_PROBLEM REQUIREMENTS_.
Tally the lines below that contain the word "Birthday". Only the total should be given.
[INFORMATION — start]
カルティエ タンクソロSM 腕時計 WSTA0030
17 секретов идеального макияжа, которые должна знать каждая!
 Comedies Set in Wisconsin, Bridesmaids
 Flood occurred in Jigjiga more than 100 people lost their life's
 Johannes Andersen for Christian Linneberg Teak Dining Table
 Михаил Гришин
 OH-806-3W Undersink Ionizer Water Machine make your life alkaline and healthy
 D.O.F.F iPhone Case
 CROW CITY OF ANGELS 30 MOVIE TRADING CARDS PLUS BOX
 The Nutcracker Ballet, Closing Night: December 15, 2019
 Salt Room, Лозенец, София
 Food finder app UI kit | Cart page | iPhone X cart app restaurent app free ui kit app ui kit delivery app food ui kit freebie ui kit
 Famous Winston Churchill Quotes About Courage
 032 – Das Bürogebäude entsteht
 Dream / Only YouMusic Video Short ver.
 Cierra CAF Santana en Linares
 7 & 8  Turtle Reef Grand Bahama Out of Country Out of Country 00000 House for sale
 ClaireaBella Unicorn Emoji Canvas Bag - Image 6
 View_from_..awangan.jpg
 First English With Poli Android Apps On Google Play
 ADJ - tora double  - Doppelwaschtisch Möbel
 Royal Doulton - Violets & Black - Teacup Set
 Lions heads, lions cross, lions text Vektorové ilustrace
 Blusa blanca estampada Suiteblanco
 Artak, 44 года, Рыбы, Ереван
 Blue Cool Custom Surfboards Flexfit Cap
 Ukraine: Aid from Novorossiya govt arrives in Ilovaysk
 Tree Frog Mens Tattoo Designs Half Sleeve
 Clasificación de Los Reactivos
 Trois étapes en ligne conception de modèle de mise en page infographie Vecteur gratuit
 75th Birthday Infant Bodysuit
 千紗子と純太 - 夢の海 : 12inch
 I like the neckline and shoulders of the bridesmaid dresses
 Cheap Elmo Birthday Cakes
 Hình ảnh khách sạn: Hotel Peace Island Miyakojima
[INFORMATION — finish]
_YOUR RESPONSE_.
2